Material provided:

=-=-=-=-=

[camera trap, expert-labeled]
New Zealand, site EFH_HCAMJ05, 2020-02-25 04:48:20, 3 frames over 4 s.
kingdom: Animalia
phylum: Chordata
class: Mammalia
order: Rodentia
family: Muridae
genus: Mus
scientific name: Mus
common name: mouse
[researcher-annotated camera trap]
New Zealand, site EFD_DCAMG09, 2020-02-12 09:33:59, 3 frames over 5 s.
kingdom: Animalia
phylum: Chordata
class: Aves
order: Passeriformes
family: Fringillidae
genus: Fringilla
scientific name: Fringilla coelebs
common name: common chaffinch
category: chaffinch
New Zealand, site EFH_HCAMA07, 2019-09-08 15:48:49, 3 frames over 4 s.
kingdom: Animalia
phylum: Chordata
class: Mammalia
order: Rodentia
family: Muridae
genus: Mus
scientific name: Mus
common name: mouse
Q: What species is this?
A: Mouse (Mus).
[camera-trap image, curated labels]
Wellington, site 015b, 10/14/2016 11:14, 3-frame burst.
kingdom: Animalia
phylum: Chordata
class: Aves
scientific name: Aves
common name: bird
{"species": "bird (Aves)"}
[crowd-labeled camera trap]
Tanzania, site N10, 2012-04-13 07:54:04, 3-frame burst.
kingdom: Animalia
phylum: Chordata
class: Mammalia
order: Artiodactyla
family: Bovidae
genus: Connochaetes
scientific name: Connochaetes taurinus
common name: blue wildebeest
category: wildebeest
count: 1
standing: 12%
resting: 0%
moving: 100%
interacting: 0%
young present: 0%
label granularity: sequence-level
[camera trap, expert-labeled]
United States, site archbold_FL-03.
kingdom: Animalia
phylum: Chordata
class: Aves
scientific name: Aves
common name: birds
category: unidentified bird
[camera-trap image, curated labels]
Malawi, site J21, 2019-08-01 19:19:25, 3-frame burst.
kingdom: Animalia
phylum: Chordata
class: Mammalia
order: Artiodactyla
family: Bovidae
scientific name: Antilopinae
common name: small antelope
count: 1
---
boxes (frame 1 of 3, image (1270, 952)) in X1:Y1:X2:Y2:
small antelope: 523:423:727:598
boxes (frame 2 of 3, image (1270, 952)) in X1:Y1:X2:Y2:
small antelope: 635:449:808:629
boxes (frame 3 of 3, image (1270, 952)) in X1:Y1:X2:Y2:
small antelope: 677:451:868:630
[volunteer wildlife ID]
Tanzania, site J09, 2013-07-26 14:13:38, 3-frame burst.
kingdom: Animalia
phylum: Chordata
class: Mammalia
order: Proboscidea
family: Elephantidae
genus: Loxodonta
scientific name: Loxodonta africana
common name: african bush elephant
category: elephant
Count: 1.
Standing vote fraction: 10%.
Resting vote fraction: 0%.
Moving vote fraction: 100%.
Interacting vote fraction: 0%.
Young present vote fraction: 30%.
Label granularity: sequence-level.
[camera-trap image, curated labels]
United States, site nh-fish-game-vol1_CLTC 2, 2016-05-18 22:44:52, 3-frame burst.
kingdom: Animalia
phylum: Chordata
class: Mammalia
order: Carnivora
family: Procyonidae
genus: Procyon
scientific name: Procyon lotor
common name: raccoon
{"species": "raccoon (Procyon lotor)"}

=-=-=-=-=

Description of the task: Reproduce every line above that contains the string "category".

Written solution:
category: chaffinch
category: wildebeest
category: unidentified bird
category: elephant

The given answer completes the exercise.